BIG-IP ASM Introduction
Introduction
- BIG-IP ASM is a Web Application Firewall (WAF) that protects web application against the OWASP Top 10 threats, application vulnerabilities, and zero-day attacks.
- L7 DDoS defenses, detection and mitigation techniques, virtual patching, and granular visibility.
- ASM helps to achieve regulatory compliance, such as HIPAA and PCI DSS.
- ASM provides deployment flexibility, wherever the application reside; within a virtual software-defined data center (SDDC), managed cloud service environment, public cloud, or traditional data center.
- ASM may automatically develop a security policy based on observed traffic patterns.
- ASM also protects applications using negative security by means of attack signatures.
WAF protection
- (Traditional) Network Firewall
- Network Firewall restricts access based on source and destination IP addresses, IP protocols (TCP/UDP/ICMP), and source and destination service port numbers.
- WAF
- WAF manages traffic based on L7 properties, such as HTTP headers, URIs, parameters, and other web application elements;
- WAF also detects anomalous behaviors from clients attempting to access applications, mitigating the potential impact of automated agents, bots, scanners, and brute-force attacks.
Benefits of WAF protection
WAFs prevent such access to protect not only the web server, but the application infrastructure as a whole. WAFs are widely used in both Internet-facing applications and internal applications. While most organizations use WAFs in combination with other measures, such as secure coding practices, vulnerability assessments, and software patching and updating, even the most secure application can benefit from WAFs because WAFs do the following:
- Disallow incoming traffic from finding and targeting known vulnerabilities in web applications.
- Enable vulnerabilities to be fixed more quickly and easily, as revealed in web applications by scanners and penetration tests.
- Detect and mitigate malicious bot access to applications.
- Prevent malicious clients from abusing web applications by exploiting flaws in business logic or the application infrastructure.
- Provide effective mitigation much faster than patching application code.
- Reduce the likelihood of an unknown or undiscovered vulnerability being exploited.
- Provide an additional point of control to minimize the risk of developer or administrative error.
- Provide visibility into what types of attacks and scans are targeting the application.

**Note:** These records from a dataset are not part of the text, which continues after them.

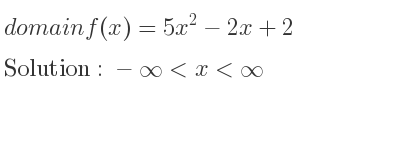 The domain of f(x)=5x^2-2x+2 is -infinity <x<infinity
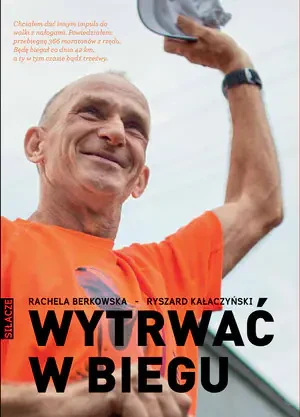 Wytrwać w biegu - Rachela Berkowska, Ryszard Kałaczyński - książka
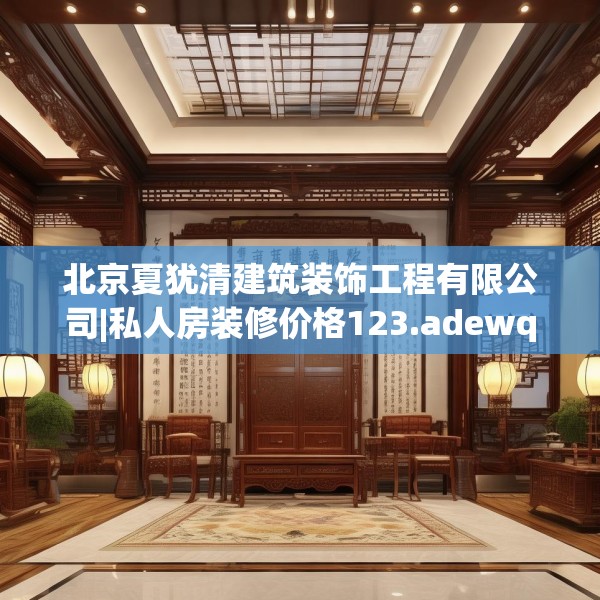 北京夏犹清建筑装饰工程有限公司|私人房装修价格123.adewqe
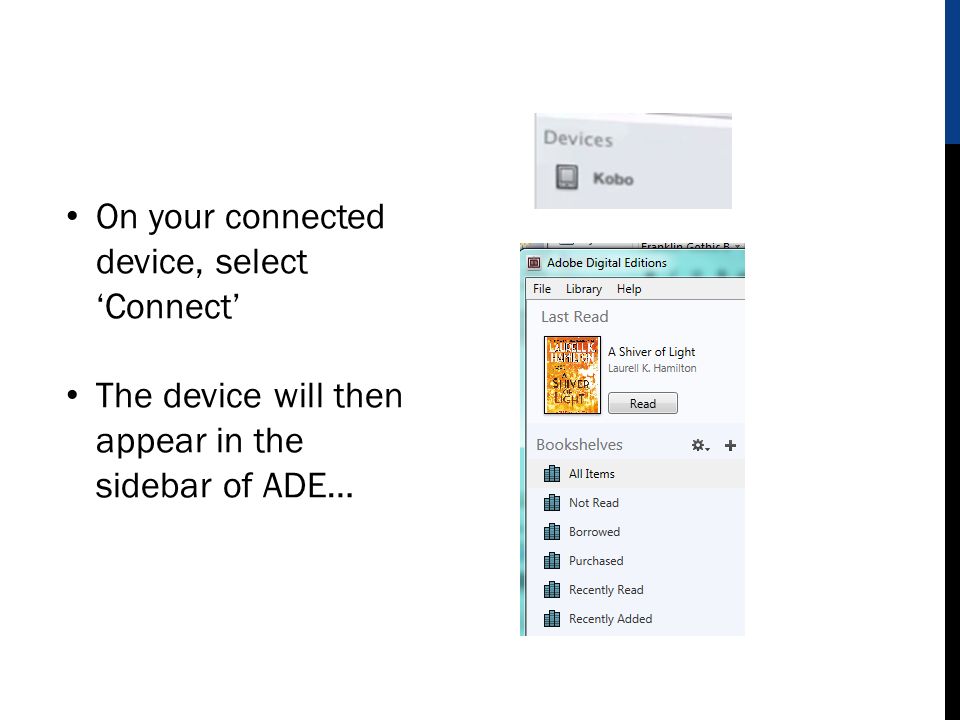 On your connected device, select ‘Connect’ The device will then appear in the sidebar of ADE…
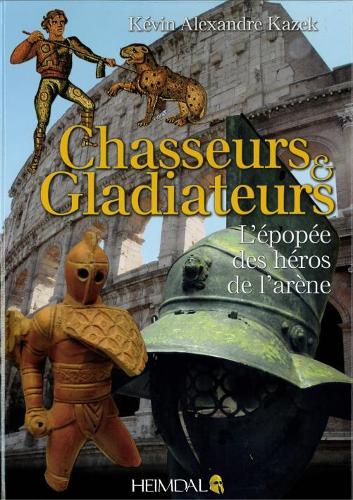 Бумажная книга «Chasseurs Et Gladiateurs: L'éPopéE Des héRos De L'ArèNe», автор Александр Казек Кевин - фото №1
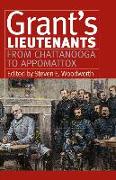 Grant's Lieutenants: From Chattanooga to Appomattox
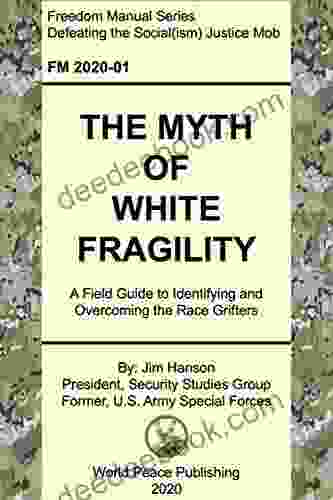 The Myth Of White Fragility: A Field Guide To Identifying And Overcoming The Race Grifters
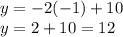 y=-2(-1)+10\\y=2+10=12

- Prevent malicious and unwanted traffic from consuming server resources.
- Provide a forensic record and event correlation for triaging after a suspected security incident.
- Provide behavioral mitigations, such as web scraping and bot detection, that are very difficult to implement in each application.
- Provide a consistent security posture across all of an organization’s applications.
Note: F5 recommends that you fix known vulnerabilities in applications when possible. A BIG-IP ASM security policy consists of multiple parts and layers, all serving the purpose of securing a web application. Some elements of a BIG-IP ASM policy protect your application from specific attacks, while other elements protect against more broad attacks.